Published on Dec 10, 2013
20131210

Do you know the difference between a National Coverage Determination (NCD) and a Coverage Decision Memorandum? And most importantly, which is binding on Medicare contractors and therefore on providers?

This is addressed in the Medicare Program Integrity Manual, Chapter 13, section 13.1.1:

National Coverage Determinations (NCDs) are developed by CMS to describe the circumstances for Medicare coverage nationwide for an item or service. NCDs generally outline the conditions for which an item or service is considered to be covered (or not covered).
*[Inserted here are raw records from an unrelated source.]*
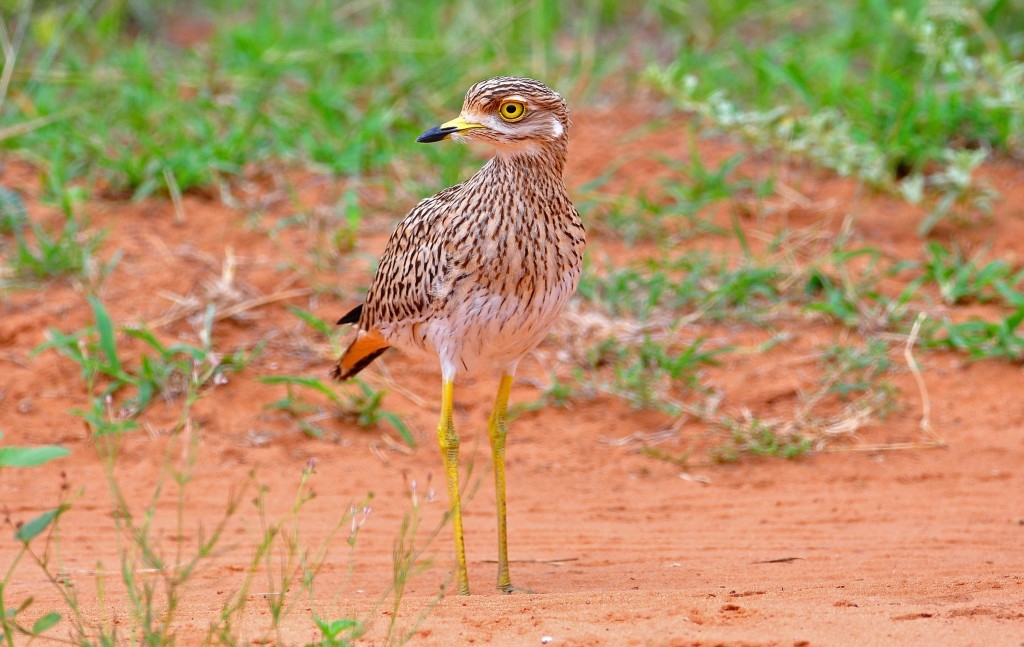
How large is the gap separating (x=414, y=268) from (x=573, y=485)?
1558 mm

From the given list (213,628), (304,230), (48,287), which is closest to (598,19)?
(304,230)

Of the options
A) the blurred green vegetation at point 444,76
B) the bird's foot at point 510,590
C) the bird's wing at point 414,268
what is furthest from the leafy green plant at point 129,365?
the bird's foot at point 510,590

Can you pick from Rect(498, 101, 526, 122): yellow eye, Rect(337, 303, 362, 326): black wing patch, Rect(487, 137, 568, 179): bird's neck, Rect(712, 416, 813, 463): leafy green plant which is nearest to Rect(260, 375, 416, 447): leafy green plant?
Rect(337, 303, 362, 326): black wing patch

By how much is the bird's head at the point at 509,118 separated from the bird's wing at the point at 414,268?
0.92 ft

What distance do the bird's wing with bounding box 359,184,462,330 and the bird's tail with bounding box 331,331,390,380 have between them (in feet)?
0.66

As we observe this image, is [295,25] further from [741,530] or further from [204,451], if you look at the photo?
[741,530]

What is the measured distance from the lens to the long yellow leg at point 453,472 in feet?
14.0

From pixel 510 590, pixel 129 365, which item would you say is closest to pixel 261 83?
pixel 129 365

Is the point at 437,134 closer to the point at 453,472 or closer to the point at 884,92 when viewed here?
the point at 453,472

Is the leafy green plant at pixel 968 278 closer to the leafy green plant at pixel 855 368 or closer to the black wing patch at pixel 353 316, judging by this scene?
the leafy green plant at pixel 855 368

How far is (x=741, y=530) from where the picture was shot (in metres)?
4.91

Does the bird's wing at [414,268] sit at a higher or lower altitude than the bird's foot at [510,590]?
higher

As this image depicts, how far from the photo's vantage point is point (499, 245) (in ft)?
13.5

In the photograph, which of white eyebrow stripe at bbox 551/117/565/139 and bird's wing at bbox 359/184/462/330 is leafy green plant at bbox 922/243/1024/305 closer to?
white eyebrow stripe at bbox 551/117/565/139
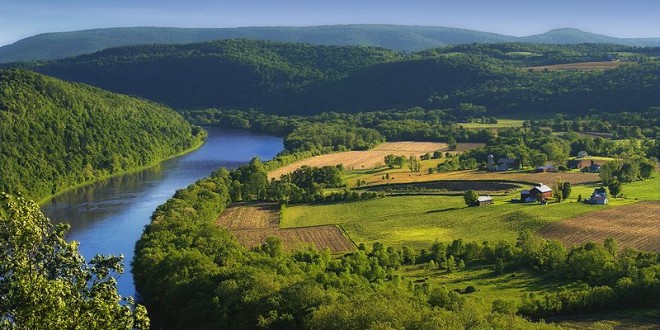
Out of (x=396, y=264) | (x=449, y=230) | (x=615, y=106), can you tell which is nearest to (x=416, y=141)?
(x=615, y=106)

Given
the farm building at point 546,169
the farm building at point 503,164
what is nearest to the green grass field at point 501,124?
the farm building at point 503,164

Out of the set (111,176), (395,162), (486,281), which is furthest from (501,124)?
(486,281)

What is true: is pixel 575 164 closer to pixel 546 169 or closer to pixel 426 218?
pixel 546 169

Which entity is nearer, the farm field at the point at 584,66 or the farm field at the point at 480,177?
the farm field at the point at 480,177

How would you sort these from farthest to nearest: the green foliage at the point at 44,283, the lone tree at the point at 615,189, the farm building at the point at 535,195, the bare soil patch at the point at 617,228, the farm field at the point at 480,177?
the farm field at the point at 480,177
the lone tree at the point at 615,189
the farm building at the point at 535,195
the bare soil patch at the point at 617,228
the green foliage at the point at 44,283

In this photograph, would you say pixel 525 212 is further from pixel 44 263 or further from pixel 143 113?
pixel 143 113

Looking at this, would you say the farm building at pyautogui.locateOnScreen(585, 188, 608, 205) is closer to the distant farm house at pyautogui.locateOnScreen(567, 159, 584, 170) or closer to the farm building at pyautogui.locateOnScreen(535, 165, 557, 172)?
the farm building at pyautogui.locateOnScreen(535, 165, 557, 172)

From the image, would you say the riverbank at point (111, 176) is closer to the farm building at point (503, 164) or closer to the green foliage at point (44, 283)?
the farm building at point (503, 164)

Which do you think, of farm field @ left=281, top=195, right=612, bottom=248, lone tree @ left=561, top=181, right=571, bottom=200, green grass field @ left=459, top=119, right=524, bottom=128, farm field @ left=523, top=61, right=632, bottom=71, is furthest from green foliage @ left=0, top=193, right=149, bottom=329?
farm field @ left=523, top=61, right=632, bottom=71
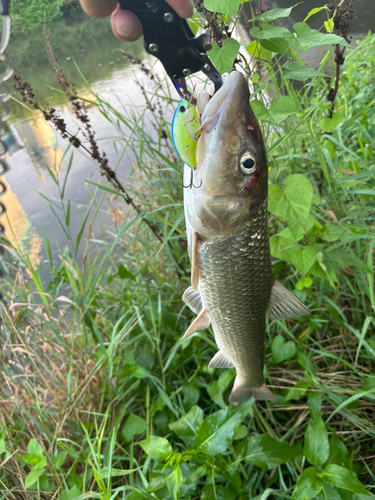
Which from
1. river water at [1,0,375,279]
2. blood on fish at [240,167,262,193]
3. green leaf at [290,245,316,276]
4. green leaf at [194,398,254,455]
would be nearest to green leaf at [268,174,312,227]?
blood on fish at [240,167,262,193]

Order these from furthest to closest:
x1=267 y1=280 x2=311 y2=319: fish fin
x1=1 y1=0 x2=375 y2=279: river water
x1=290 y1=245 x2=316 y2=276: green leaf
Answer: x1=1 y1=0 x2=375 y2=279: river water
x1=290 y1=245 x2=316 y2=276: green leaf
x1=267 y1=280 x2=311 y2=319: fish fin

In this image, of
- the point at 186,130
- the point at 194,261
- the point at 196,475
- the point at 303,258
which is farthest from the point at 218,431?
the point at 186,130

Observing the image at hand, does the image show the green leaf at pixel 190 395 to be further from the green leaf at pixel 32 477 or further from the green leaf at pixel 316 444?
the green leaf at pixel 32 477

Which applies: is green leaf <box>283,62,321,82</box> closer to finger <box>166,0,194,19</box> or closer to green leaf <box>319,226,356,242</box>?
finger <box>166,0,194,19</box>

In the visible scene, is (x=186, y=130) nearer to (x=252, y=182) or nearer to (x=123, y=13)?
(x=252, y=182)

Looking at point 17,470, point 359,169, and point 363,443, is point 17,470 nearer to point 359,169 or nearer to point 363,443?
point 363,443

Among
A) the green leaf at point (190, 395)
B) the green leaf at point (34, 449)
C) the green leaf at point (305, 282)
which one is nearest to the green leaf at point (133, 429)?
the green leaf at point (190, 395)

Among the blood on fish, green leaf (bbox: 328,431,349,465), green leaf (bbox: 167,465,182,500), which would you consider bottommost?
green leaf (bbox: 328,431,349,465)

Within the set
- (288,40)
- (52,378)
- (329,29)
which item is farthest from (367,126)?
(52,378)
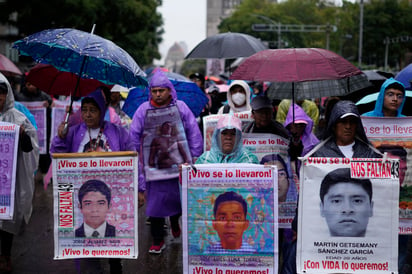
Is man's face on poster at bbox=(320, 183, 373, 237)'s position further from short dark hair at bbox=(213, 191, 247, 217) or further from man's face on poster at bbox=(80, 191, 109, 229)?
man's face on poster at bbox=(80, 191, 109, 229)

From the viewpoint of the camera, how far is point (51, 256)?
21.5ft

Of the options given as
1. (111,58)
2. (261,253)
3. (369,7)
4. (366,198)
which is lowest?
(261,253)

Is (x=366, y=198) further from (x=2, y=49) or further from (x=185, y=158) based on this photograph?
(x=2, y=49)

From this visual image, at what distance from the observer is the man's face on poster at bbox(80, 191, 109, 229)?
4.80m

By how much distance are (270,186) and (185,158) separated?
7.13 feet

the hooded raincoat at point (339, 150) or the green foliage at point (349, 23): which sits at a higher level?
the green foliage at point (349, 23)

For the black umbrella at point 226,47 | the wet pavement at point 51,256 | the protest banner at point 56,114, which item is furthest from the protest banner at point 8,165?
the protest banner at point 56,114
Once published in a CMS program instruction, an NCD is binding on all Medicare Administrative Contractors (MACs), Quality Improvement Organizations (QIOs), Program Safeguard Contractors (PSCs) (now known as ZPICs) and beginning 10/1/01 are binding for Medicare+Choice organizations.

“CMS prepares a decision memorandum before preparing the national coverage decision. The decision memorandum is posted on the CMS Web site, that tells interested parties that CMS has concluded its analysis, describes the clinical position, which CMS intends to implement, and provides background on how CMS reached that stance. Coverage Decision Memos are not binding on contractors or ALJs. … The decision outlined in the Coverage Decision Memo will be implemented in a CMS-issued program instruction within 180 days of the end of the calendar quarter in which the memo was posted on the Web site.”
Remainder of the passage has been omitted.